■ TASK ■
Shown below is a listing with pictures; reproduce exactly, and only, the lines between the ones containing "Dummy Alarm Bell" and "Justin Brice Guariglia, 'Agricultural", inclusive, leaving the pictures out.

# # #

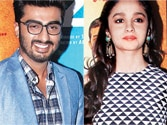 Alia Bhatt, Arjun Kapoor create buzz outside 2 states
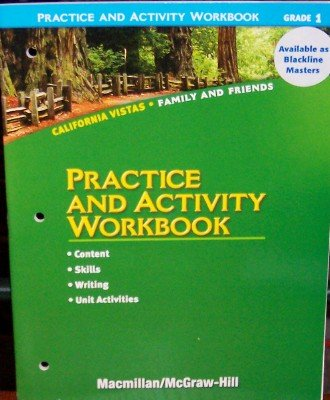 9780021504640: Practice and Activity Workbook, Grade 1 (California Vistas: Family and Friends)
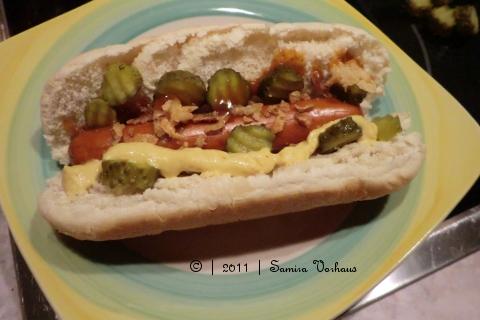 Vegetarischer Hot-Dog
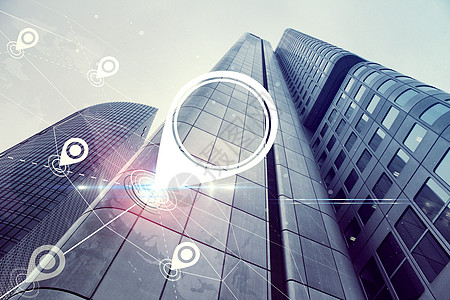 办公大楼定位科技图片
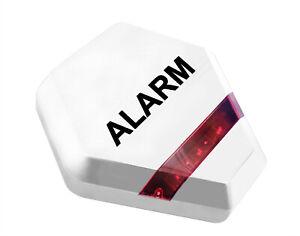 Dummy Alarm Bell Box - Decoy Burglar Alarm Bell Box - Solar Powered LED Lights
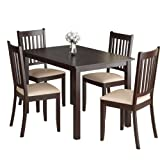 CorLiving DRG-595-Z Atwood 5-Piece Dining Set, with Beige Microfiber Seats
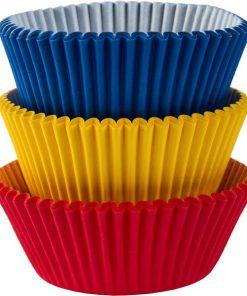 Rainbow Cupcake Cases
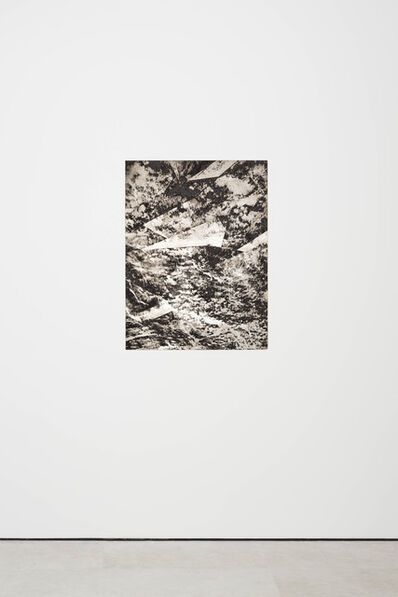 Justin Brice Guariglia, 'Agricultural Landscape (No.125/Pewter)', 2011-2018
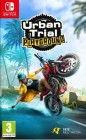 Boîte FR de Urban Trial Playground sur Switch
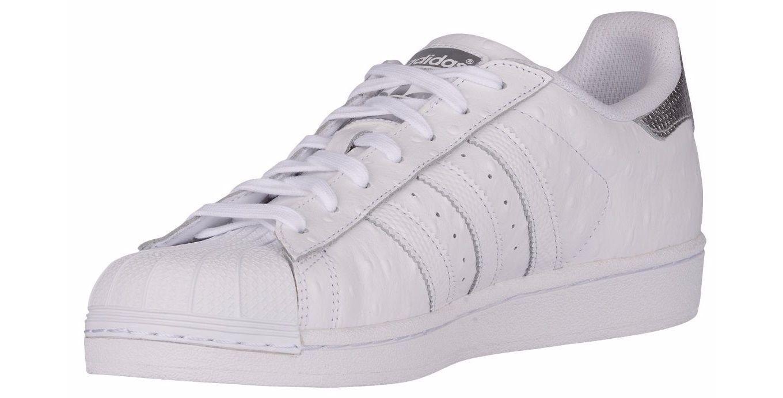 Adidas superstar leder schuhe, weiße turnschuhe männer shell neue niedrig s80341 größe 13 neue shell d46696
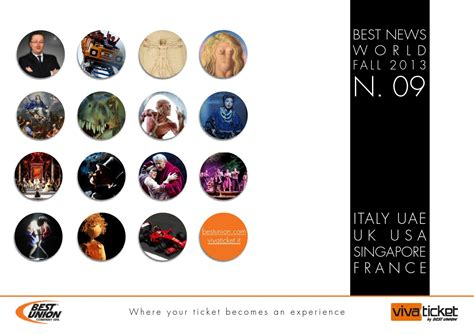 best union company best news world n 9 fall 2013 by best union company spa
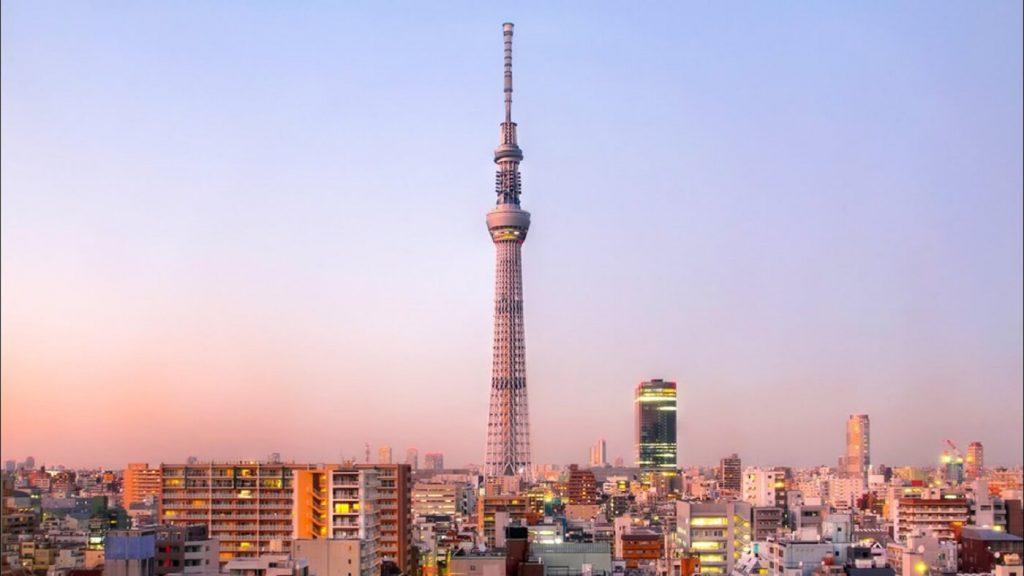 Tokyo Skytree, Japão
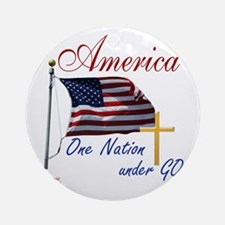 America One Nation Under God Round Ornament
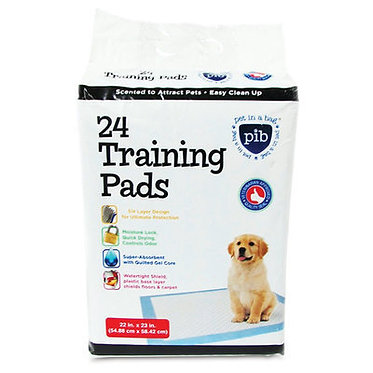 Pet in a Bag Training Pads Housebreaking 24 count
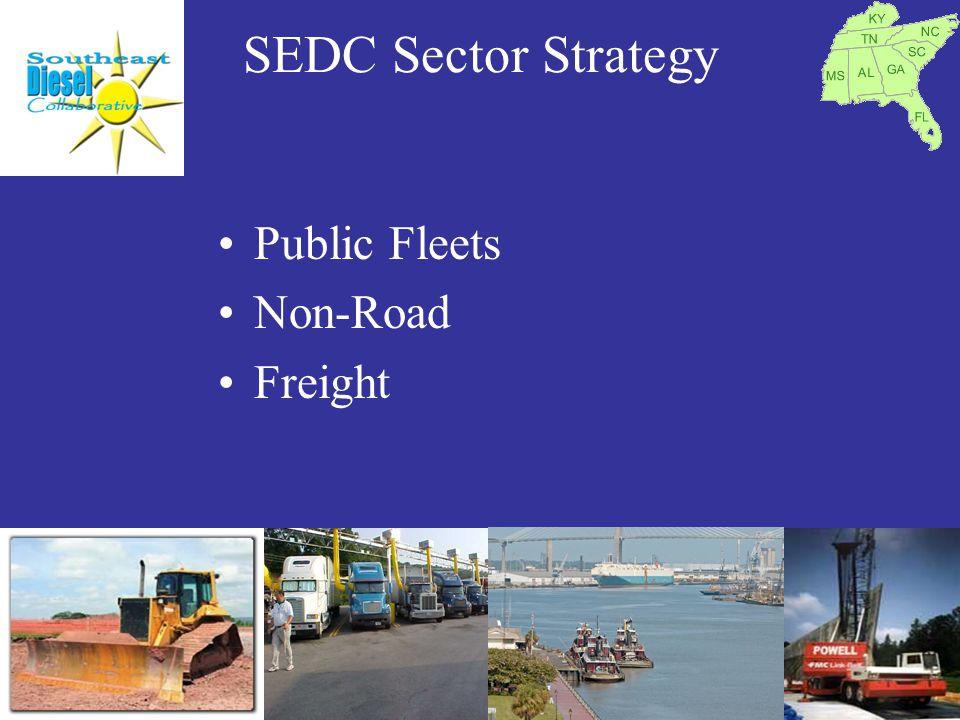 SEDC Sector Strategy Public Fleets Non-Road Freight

# # #

■ SOLUTION FOR THIS EXERCISE ■
 Dummy Alarm Bell Box - Decoy Burglar Alarm Bell Box - Solar Powered LED Lights
 CorLiving DRG-595-Z Atwood 5-Piece Dining Set, with Beige Microfiber Seats
 Rainbow Cupcake Cases
 Justin Brice Guariglia, 'Agricultural Landscape (No.125/Pewter)', 2011-2018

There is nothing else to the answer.